Ass.Prof. Katerina Fragkiadaki, Carnegie Mellon University, to speak at ECE-NTUA on October 25, 2019, at 11:00 (Teleteaching Room, Central Library of NTUA)

Lecture Title: Embodied Visual Recognition with Implicit 3D Feature Representations

Abstract: Current state-of-the-art CNNs localize rare object categories in internet photos, yet, they miss basic facts that a two-year-old has mastered: that objects have 3D extent, they persist over time despite changes in the camera view, they do not 3D intersect, and others. We will discuss neural architectures that given video streams learn to disentangle scene appearance from camera and object motion, and distill the former into world-centric 3D feature maps. We will show the proposed architectures learn object permanence, can generate RGB views from novel viewpoints in truly novel scenes, have objects emerge in 3D without human annotations, support grounding of language in 3D visual simulations, and learn intuitive physics in a persistent 3D feature space. In this way, they overcome many limitations of 2D CNNs for video perception, model learning and language grounding.

Short CV: Katerina Fragkiadaki is an Assistant Professor in the Machine Learning Department in Carnegie Mellon University.
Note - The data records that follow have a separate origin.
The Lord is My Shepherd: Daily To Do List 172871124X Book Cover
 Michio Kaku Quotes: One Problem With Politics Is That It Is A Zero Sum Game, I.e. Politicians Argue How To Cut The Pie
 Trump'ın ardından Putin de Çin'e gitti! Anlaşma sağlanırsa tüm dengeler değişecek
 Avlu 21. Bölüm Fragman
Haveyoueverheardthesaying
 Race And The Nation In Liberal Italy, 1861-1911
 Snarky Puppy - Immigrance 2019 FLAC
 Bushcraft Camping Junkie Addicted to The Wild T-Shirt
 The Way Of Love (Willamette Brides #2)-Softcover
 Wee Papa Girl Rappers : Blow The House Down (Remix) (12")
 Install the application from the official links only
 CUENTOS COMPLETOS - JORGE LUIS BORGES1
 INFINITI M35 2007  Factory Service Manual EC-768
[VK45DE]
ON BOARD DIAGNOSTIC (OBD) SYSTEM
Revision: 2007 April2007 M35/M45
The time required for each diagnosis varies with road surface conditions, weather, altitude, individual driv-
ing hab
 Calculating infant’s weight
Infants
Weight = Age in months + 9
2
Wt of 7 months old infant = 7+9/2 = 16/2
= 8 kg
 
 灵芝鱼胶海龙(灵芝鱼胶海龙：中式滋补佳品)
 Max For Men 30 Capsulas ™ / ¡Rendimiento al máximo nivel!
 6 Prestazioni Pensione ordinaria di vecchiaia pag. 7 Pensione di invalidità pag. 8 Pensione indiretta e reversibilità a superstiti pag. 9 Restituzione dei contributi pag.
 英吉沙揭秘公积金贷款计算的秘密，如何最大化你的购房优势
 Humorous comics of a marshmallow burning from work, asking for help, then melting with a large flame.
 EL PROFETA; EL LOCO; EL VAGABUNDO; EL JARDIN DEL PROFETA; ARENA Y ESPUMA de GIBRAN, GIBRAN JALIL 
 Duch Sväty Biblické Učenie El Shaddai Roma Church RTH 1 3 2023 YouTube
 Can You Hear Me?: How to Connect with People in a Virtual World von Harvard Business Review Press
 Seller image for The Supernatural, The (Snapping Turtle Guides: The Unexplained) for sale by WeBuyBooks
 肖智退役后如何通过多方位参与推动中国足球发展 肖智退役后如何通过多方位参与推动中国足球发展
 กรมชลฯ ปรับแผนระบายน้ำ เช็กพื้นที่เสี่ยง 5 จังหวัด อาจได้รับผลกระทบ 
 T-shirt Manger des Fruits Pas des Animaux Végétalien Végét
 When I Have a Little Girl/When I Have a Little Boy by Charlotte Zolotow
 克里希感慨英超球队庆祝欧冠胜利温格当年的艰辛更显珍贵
He received her Ph.D. from University of Pennsylvania in 2013 and was a postdoctoral fellow in UC Berkeley and Google research (2013-2016). She has done a lot of work on video segmentation, motion dynamics learning and on the area of injecting geometry into deep visual learning. Her group develops algorithms for mobile computer vision and learning of Physics and common sense for agents that move around and interact with the world. She received a best Ph.D. thesis award in 2013 and served as the area chair in CVPR 2018, ICML 2019/2020, ICLR 2019, CVPR 2020.